Beset by its own internal problems, the company is lagging behind its domestic competitors in sales and profitability.

To be sure, Softto has remained profitable. But in contrast to the performance of its rivals, the company's presence in the domestic cosmetics market has been on the eclipse for some time.

It posted a profit of nearly 20 million yuan for the third quarter last year, down 40 percent from a year earlier. In comparison, archrival Shanghai Jahwa reported a 50 percent jump in earnings in the same period.

The relatively poor showing for Softto was out of line with the industry trend, stock analysts said.

"Unlike other big-ticket items like cars and consumer durables, the demand for cosmetics, at least in the China market, seems much less elastic," said Wang Gang, analyst with Changcheng Securities.

The economic downturn tends to push people into buying less-expensive domestic cosmetics and personal care products, he said.

But Softto, which promotes the "functionality" of its products, has fallen behind in innovation. In an industry as finicky as fashion, failure to wow consumers on a regular basis can be fatal.

For years, Softto has been leveraging its fortune on a few product lines, including its slimming soaps and whitening lotions, that helped establish the company's brand name when they were introduced years ago. Without any blockbuster products to entice consumers, the company's hold on market share has been slipping, said Qu Honglin, a senior partner of Glocal Strategy Consulting Co.

The company was forced to exit the market for sun care products, in which it used to hold a 4 percent market share.

"The company's diminishing share of the market for some of its staple products stemmed mainly from the lack of product development," senior research analyst Michelle Huang from Euromonitor said.

Instead of trying to regain market share with new products, Softto is focusing its resources on building a chain of retail outlets specializing in health care products. Analysts said this strategy would enable the company to sidestep stiff competition with major international cosmetics companies that have the resources to develop and new products for all market segments.

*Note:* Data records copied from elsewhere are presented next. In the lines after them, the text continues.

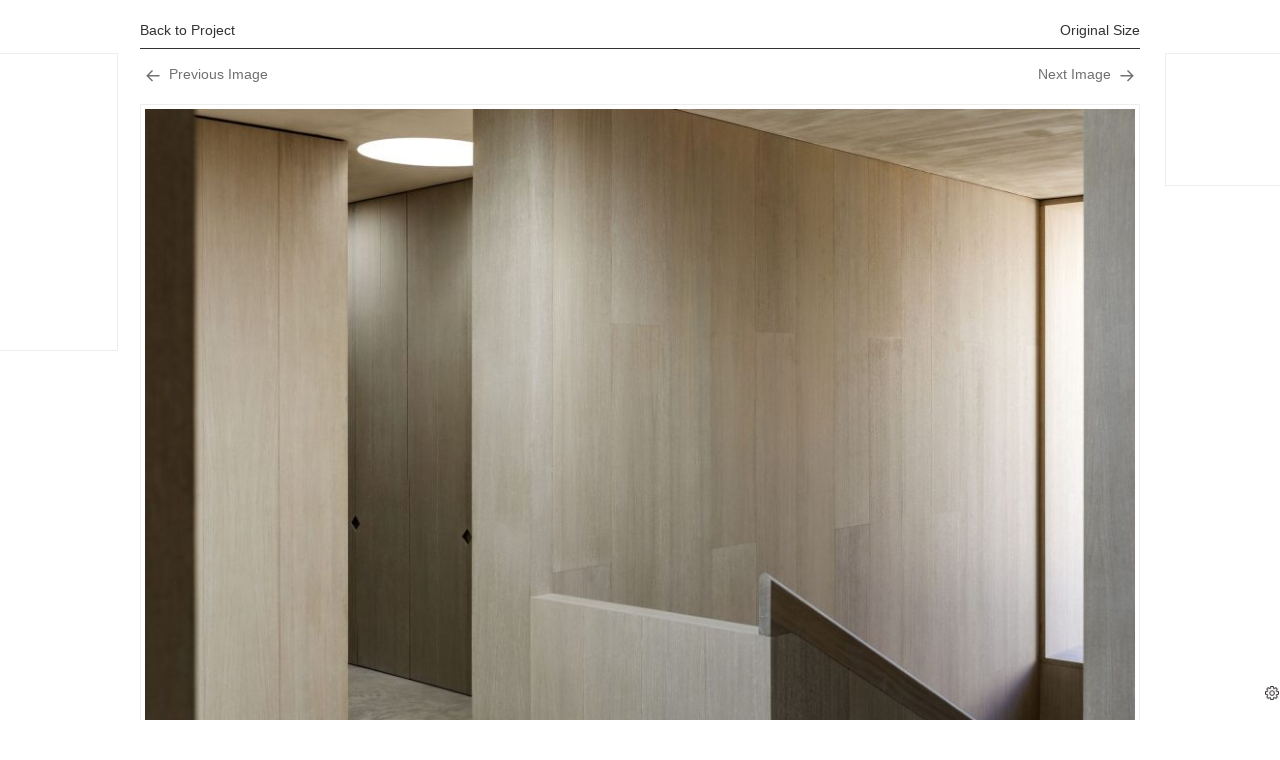

--- FILE ---
content_type: application/javascript; charset=utf-8
request_url: https://fundingchoicesmessages.google.com/f/AGSKWxX6RKilJGP-ei2LL6DUKTuaGFlos71ai_XUg7Js83N23T-6xlDYNFfDRQeIXP5gbtJO-_COdWKKX97H50D3ds9XZLpw2se8ienI-sb_swqpWMRc7bObJbBUF5VHXceOF51o3SfSAGaOXZEsStz_LCz5-xmm6dk-iLdyft1vlfmwxu24r4Ptecd02ZTb/_/cache/ads_/realmedia_mjx_/mini_ads._valueclick./adspd.
body_size: -1289
content:
window['6c69869f-8a14-4480-82e3-711c756b2fcf'] = true;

Domestic producers no longer enjoy the price advantage they used to because many multinational companies have localized their development and production, experts said.

In pursuit of its new strategy, Softto has set a target of establishing 3,300 health-care product outlets in the next few years. The company expects 2,300 of those outlets will be located in China, with the rest in 10 countries across Southeast Asia.

This kind of outlets, which have been gaining popularity in some Western countries, are still relatively new in China, said Lin Tao of Synovate Business Consulting.

"We expect to see an annual growth rate of between 10 percent to 20 percent for these outlets to 2012 based on the projected increase in demand for health care products by Chinese consumers," he said.

The company's share prices have gone up gradually since last December despite occasional faltering. Its shares closed at 4.68 yuan on Thursday, the highest since August 11.